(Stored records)

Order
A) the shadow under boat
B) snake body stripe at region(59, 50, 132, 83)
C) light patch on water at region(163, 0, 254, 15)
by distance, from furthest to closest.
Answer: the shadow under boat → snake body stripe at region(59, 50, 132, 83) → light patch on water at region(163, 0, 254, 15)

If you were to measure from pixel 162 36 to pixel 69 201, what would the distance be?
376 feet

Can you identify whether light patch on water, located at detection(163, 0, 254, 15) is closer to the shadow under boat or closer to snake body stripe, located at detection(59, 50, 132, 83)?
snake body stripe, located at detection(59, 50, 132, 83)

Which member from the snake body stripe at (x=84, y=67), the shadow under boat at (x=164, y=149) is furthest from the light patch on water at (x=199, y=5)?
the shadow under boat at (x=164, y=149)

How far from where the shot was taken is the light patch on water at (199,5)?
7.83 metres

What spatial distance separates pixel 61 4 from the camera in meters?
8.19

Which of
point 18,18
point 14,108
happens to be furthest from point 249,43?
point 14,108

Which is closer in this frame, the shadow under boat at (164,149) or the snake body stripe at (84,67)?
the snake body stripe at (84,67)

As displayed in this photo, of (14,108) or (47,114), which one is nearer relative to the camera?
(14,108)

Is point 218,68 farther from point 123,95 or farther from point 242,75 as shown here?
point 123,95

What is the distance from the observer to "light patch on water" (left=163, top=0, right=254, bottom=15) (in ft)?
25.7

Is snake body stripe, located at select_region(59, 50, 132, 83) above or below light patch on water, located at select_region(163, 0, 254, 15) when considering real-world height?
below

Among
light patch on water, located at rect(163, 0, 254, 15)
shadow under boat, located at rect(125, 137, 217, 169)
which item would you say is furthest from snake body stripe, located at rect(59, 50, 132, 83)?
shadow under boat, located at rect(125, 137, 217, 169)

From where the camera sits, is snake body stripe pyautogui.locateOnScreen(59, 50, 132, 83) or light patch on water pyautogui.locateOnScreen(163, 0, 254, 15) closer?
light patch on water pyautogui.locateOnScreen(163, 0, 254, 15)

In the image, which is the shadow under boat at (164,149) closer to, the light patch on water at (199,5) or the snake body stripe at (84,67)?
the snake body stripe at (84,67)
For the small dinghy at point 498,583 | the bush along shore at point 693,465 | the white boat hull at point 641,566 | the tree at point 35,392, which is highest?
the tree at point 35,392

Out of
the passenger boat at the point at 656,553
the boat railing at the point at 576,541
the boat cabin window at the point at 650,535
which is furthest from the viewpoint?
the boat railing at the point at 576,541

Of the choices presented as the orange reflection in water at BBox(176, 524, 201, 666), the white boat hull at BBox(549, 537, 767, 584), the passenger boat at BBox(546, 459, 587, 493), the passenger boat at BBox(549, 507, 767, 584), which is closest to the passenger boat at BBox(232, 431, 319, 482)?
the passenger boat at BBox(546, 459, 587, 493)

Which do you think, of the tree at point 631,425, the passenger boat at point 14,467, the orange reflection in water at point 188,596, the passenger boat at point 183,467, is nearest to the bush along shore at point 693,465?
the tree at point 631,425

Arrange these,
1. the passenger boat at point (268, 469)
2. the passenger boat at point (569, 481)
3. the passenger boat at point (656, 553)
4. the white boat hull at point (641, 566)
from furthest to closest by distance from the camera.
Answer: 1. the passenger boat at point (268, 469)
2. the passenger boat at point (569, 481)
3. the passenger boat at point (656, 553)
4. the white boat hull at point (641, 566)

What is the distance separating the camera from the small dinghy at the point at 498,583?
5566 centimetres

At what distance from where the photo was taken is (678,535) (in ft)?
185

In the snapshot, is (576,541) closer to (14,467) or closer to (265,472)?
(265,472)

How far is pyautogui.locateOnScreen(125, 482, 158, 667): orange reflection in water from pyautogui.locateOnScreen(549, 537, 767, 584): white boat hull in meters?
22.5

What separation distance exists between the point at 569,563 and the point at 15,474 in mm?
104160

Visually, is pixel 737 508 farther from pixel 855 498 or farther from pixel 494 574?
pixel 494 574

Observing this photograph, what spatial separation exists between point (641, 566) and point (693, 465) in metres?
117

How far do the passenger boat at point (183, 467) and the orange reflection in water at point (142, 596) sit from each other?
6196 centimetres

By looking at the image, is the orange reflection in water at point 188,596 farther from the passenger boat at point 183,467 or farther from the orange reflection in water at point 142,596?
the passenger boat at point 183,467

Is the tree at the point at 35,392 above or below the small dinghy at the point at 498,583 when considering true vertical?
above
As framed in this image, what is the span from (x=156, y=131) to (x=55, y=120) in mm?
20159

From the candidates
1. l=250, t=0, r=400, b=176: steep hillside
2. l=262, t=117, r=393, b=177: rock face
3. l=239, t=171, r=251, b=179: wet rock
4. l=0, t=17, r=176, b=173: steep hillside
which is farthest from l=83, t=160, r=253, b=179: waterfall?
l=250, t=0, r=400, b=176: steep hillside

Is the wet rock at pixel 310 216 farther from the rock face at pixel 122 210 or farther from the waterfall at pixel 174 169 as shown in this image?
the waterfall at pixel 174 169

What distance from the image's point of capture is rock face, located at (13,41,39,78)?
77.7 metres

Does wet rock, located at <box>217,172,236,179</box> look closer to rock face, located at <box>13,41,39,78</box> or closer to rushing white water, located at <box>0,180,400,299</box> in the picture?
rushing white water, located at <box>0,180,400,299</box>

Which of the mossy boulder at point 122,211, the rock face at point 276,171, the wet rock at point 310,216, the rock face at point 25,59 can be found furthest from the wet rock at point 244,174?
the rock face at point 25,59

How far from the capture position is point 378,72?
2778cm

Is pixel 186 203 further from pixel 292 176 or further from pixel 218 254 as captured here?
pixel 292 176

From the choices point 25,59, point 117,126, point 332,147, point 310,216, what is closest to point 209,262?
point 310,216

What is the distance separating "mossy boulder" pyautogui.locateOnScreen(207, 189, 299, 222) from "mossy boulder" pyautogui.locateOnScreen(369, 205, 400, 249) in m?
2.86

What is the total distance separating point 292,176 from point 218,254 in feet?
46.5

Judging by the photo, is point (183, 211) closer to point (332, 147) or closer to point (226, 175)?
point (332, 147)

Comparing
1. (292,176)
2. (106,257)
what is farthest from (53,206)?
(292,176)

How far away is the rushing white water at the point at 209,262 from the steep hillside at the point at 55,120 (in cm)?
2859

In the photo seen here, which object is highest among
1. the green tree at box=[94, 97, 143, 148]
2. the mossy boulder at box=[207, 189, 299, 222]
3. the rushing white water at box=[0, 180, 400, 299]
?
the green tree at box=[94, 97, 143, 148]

→ **Your goal**: Rewrite all of the material above, replacing each occurrence of "camera" with "viewer" and leaving everything else unchanged.

→ **Exercise result**:
Order
A) the shadow under boat
B) snake body stripe at region(59, 50, 132, 83)
C) light patch on water at region(163, 0, 254, 15)
by distance, from furthest to closest.
Answer: the shadow under boat → snake body stripe at region(59, 50, 132, 83) → light patch on water at region(163, 0, 254, 15)

If you were to measure from pixel 162 36 to pixel 69 201, what would the distance be?
376 feet

Can you identify whether light patch on water, located at detection(163, 0, 254, 15) is closer to the shadow under boat or closer to snake body stripe, located at detection(59, 50, 132, 83)?
snake body stripe, located at detection(59, 50, 132, 83)

Which member from the snake body stripe at (x=84, y=67), the shadow under boat at (x=164, y=149) is furthest from the light patch on water at (x=199, y=5)?
the shadow under boat at (x=164, y=149)

How far from where the shot was taken is the light patch on water at (199,5)?
7.83 metres

What spatial distance separates pixel 61 4 from the viewer in meters?
8.19

Which of
point 18,18
point 14,108
happens to be furthest from point 249,43?
point 14,108

Which is closer in this frame, the shadow under boat at (164,149) or the snake body stripe at (84,67)?
the snake body stripe at (84,67)

As displayed in this photo, of (14,108) or (47,114), which one is nearer relative to the viewer?
(14,108)

Is point 218,68 farther from point 123,95 or farther from point 242,75 as shown here?
point 123,95

What is the distance from the observer to "light patch on water" (left=163, top=0, right=254, bottom=15) (in ft)?
25.7

Is snake body stripe, located at select_region(59, 50, 132, 83) above or below light patch on water, located at select_region(163, 0, 254, 15) when considering real-world height?
below

Among
light patch on water, located at rect(163, 0, 254, 15)
shadow under boat, located at rect(125, 137, 217, 169)
which item would you say is furthest from snake body stripe, located at rect(59, 50, 132, 83)?
shadow under boat, located at rect(125, 137, 217, 169)

From where the viewer sits, is snake body stripe pyautogui.locateOnScreen(59, 50, 132, 83) or light patch on water pyautogui.locateOnScreen(163, 0, 254, 15) closer?
light patch on water pyautogui.locateOnScreen(163, 0, 254, 15)

In the image, which is the shadow under boat at (164,149) closer to, the light patch on water at (199,5) or the snake body stripe at (84,67)?
the snake body stripe at (84,67)
For the small dinghy at point 498,583 | the bush along shore at point 693,465 | the white boat hull at point 641,566 | the tree at point 35,392, which is highest?
the tree at point 35,392

Out of
the passenger boat at the point at 656,553
the boat railing at the point at 576,541
the boat cabin window at the point at 650,535
which is furthest from the viewpoint?
the boat railing at the point at 576,541

Of the choices presented as the orange reflection in water at BBox(176, 524, 201, 666), the white boat hull at BBox(549, 537, 767, 584), the passenger boat at BBox(546, 459, 587, 493), the passenger boat at BBox(549, 507, 767, 584), which is closest to the passenger boat at BBox(232, 431, 319, 482)?
the passenger boat at BBox(546, 459, 587, 493)

Which do you think, of the tree at point 631,425, the passenger boat at point 14,467, the orange reflection in water at point 188,596, the passenger boat at point 183,467, is nearest to the bush along shore at point 693,465?
the tree at point 631,425

Arrange these,
1. the passenger boat at point (268, 469)
2. the passenger boat at point (569, 481)
3. the passenger boat at point (656, 553)
4. the white boat hull at point (641, 566)
from furthest to closest by distance from the viewer.
Answer: 1. the passenger boat at point (268, 469)
2. the passenger boat at point (569, 481)
3. the passenger boat at point (656, 553)
4. the white boat hull at point (641, 566)

What is the distance separating the viewer from the small dinghy at the point at 498,583?
5566 centimetres

At what distance from where the photo was taken is (678,535) (in ft)?
185

In the snapshot, is (576,541) closer to (14,467) or closer to (265,472)?
(265,472)

How far is pyautogui.locateOnScreen(125, 482, 158, 667): orange reflection in water from pyautogui.locateOnScreen(549, 537, 767, 584): white boat hull in meters?
22.5

What separation distance exists between the point at 569,563 and the point at 15,474 in mm?
104160

Visually, is pixel 737 508 farther from pixel 855 498 or farther from pixel 494 574?
pixel 494 574

Observing this photograph, what spatial separation exists between point (641, 566) and point (693, 465) in metres?
117

How far do the passenger boat at point (183, 467) and the orange reflection in water at point (142, 596) sit from each other?
6196 centimetres

By looking at the image, is the orange reflection in water at point 188,596 farther from the passenger boat at point 183,467 or farther from the orange reflection in water at point 142,596?
the passenger boat at point 183,467

Is the tree at the point at 35,392 above or below the small dinghy at the point at 498,583 when considering true vertical?
above
As framed in this image, what is the span from (x=156, y=131) to (x=55, y=120) in mm?
20159

From the candidates
1. l=250, t=0, r=400, b=176: steep hillside
2. l=262, t=117, r=393, b=177: rock face
3. l=239, t=171, r=251, b=179: wet rock
4. l=0, t=17, r=176, b=173: steep hillside
which is farthest from l=83, t=160, r=253, b=179: waterfall?
l=250, t=0, r=400, b=176: steep hillside

Is the wet rock at pixel 310 216 farther from the rock face at pixel 122 210 or farther from the waterfall at pixel 174 169 as shown in this image?
the waterfall at pixel 174 169

What distance from the image's point of capture is rock face, located at (13,41,39,78)?
77.7 metres

Does wet rock, located at <box>217,172,236,179</box> look closer to rock face, located at <box>13,41,39,78</box> or closer to rushing white water, located at <box>0,180,400,299</box> in the picture?
rushing white water, located at <box>0,180,400,299</box>

Which of the mossy boulder at point 122,211, the rock face at point 276,171, the wet rock at point 310,216, the rock face at point 25,59 can be found furthest from the wet rock at point 244,174?
the rock face at point 25,59

How far from the capture position is point 378,72?
2778cm

Is pixel 186 203 further from pixel 292 176 or further from pixel 218 254 as captured here?
pixel 292 176

From the choices point 25,59, point 117,126, point 332,147, point 310,216, what is closest to point 209,262?
point 310,216

What is the distance separating "mossy boulder" pyautogui.locateOnScreen(207, 189, 299, 222) from "mossy boulder" pyautogui.locateOnScreen(369, 205, 400, 249) in m?
2.86

What is the total distance separating point 292,176 from point 218,254 in feet?
46.5

Judging by the photo, is point (183, 211) closer to point (332, 147) or closer to point (226, 175)?
point (332, 147)

Comparing
1. (292,176)
2. (106,257)
what is farthest from (53,206)?
(292,176)

How far away is the rushing white water at the point at 209,262 from the steep hillside at the point at 55,120 (in cm)?
2859

In the photo seen here, which object is highest among
1. the green tree at box=[94, 97, 143, 148]
2. the mossy boulder at box=[207, 189, 299, 222]
3. the rushing white water at box=[0, 180, 400, 299]
?
the green tree at box=[94, 97, 143, 148]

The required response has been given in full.